Publié le par Université de Lausanne (Source : Abigail Field)

(Re)Thinking Landscape: Ways of knowing/Ways of being 

September 29-October 1, 2022 — Yale University

The cumulative crises of anthropogenic climate change, Indigenous land and water defender campaigns, and calls to decolonize museums, universities and other cultural spaces have directed attention to the material structures of power that shape our interaction with place. If landscape studies have traditionally focused on questions of representation and cultural imaginaries, how does taking land seriously as a category prompt a rethinking of landscape? Landscapes have real, material impacts on our lives but landscape is also a canvas onto which a variety of emotional, ideological, and discursive involvement is mapped. ​Landscape is used by artists, writers, theorists, and politicians to tell us something—and, importantly, to make us believe something—about our lives and ourselves. As inhabitants, stewards, and architects of landscape, we have a responsibility to think critically about the role of landscape. Land and landscape are a point of entry to reckon with how colonial, nationalist, heteronormative, and white supremacist systems and structures impose themselves on land, waters, and communities. Given the very material politics of the present, what utility does landscape have as a framework? What does a history of landscape that centers land relations look like?
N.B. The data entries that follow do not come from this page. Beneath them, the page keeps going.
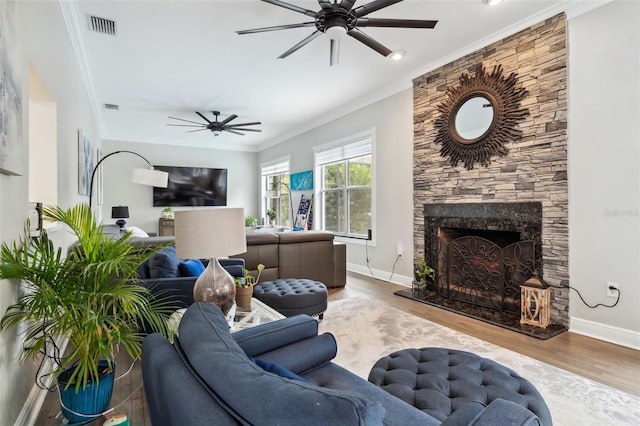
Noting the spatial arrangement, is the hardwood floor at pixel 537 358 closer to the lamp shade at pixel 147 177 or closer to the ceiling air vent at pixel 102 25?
the lamp shade at pixel 147 177

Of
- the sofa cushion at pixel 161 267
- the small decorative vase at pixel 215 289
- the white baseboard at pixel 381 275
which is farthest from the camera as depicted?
the white baseboard at pixel 381 275

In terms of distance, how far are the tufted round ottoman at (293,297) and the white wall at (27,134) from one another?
1.59 metres

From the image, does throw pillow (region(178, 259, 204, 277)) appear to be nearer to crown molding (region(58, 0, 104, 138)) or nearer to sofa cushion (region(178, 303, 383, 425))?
sofa cushion (region(178, 303, 383, 425))

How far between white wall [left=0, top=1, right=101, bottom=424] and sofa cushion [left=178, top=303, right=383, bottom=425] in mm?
1189

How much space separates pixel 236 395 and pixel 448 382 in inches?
43.1

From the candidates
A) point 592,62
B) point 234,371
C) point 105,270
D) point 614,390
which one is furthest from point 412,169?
point 234,371

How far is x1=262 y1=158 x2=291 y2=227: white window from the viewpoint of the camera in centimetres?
806

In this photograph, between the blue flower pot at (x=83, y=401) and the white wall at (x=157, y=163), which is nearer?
the blue flower pot at (x=83, y=401)

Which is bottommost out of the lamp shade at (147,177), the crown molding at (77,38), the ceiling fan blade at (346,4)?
the lamp shade at (147,177)

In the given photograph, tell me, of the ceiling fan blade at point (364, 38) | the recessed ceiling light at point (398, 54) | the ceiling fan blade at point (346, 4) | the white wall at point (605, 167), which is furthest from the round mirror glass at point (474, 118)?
the ceiling fan blade at point (346, 4)

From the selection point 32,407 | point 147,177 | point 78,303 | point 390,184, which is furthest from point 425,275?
point 32,407

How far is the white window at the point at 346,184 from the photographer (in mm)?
5465

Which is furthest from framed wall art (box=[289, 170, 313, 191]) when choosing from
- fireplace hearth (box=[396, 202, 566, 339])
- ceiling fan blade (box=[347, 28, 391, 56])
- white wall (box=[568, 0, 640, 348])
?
white wall (box=[568, 0, 640, 348])

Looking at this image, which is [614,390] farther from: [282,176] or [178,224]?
[282,176]
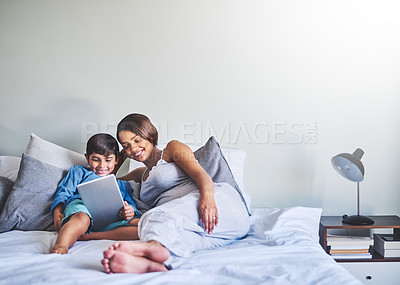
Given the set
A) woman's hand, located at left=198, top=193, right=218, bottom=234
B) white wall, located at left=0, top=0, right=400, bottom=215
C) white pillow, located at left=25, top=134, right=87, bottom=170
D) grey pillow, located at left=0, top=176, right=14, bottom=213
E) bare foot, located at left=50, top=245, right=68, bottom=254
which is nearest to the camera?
bare foot, located at left=50, top=245, right=68, bottom=254

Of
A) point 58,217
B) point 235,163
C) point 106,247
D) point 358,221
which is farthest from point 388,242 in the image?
point 58,217

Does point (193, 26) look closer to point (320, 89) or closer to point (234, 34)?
point (234, 34)

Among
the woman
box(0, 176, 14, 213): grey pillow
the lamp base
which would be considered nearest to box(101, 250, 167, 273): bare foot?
the woman

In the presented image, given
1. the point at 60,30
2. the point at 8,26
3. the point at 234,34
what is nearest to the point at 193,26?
the point at 234,34

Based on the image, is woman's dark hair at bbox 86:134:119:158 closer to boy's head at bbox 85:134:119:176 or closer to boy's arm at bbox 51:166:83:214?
boy's head at bbox 85:134:119:176

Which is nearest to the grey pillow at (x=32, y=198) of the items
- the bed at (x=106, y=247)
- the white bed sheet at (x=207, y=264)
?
the bed at (x=106, y=247)

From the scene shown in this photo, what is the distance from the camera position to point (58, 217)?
6.15 feet

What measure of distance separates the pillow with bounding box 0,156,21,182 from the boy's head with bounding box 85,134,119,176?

What does landscape tell us about temporality, endurance, disappearance, emergency, and disaster?

Keynote Speakers: Nick Estes (University of Minnesota) and Tiffany Lethabo King (University of Virginia)

Film screening: Logos Zanzotto (2021, Italy, dir. Denis Brotto), followed by Q&A with the director

We invite papers from interdisciplinary scholars working at the convergence of land, representation, and politics across media, geographies, and time periods. Through the framework of the Environmental Humanities, this conference seeks to re-think landscape studies and the definition of landscape through a cross-disciplinary dialogue across the humanities and social sciences. 

Possible topics may include, but are not limited to, the following:

-               The interplay between materiality and representation

-               Land relations and land ethics

-               Disappearing/enduring landscapes

-               Landscape and memory studies

-               Landscape and belonging

-               Landscape and the picturesque

-               Representing landscapes in literature, art, cinema, and other creative media

-               Immaterial and invented landscapes

-               How representation shapes how we know and value land

-               Landscapes/Seascapes/Skyscapes

-               Shoals and other in-between formations

-               Embodied experiences of landscape

-               The ethics of land art

-               Landscapes as materials, metaphors, media, archives, and frameworks

 Please send an abstract of 250 words and a short bio to the symposium organizing committee at rethinking.landscape.conference@gmail.com by May 31.

We encourage proposals that emphasize expansive thinking about landscape from scholars, artists, and activists at all stages of their careers. 

This conference is generously sponsored by The Edward J. and Dorothy Clarke Kempf Memorial Fund and the Yale Environmental Humanities program.